Search code examples
sqlsql-serverreverse

Reverse complement of a string in SQL Server


The reverse complement of a DNA sequence is formed by interchanging the letters A with T , C with G (and vice versa) as a first step, and subsequently reversing the entire anagrammed sequence. For example, the reverse of ACCTGAG is GAGTCCA (simply by reading the sequence from the end to the beginning), while the reverse complement is CTCAGGT (by interchanging the letters first and then reversing the resulted sequence).

How can I achieve the desired reverse complement output in SQL server? I provide the following SQL code for convenience.

DECLARE @seq NVARCHAR(MAX)
SET @seq = 'ACCTGAG'

SELECT @seq AS [Sequence], REVERSE(@seq) AS [Reverse sequence]

---output---
Sequence    Reverse sequence
ACCTGAG     GAGTCCA

---Desired output---
CTCAGGT

Solution

  • You can easily achieve this with TRANSLATE and REVERSE:

    DECLARE @YourString varchar(20);
    
    SET @YourString = 'ACCTGAG';
    
    SELECT REVERSE(TRANSLATE(@YourString,'ACTG','TGAC'));
    

    TRANSLATE replaces each character in the second parameter with the character in the same ordinal position in the 3rd parameter. So for the above, A would be replace by T, C with G, T with A and G and C.

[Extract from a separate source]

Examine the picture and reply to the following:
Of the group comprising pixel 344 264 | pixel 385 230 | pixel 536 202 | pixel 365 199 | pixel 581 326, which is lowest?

    Importantly, as well, it will only process each character once, meaning that (for example), a character "translated" from A to T, will not later be translated back to A in the above expression. Nested REPLACE functions, however, would suffer that problem, so you would have to replace some with arbitrary characters first, and then replace them correct at the end.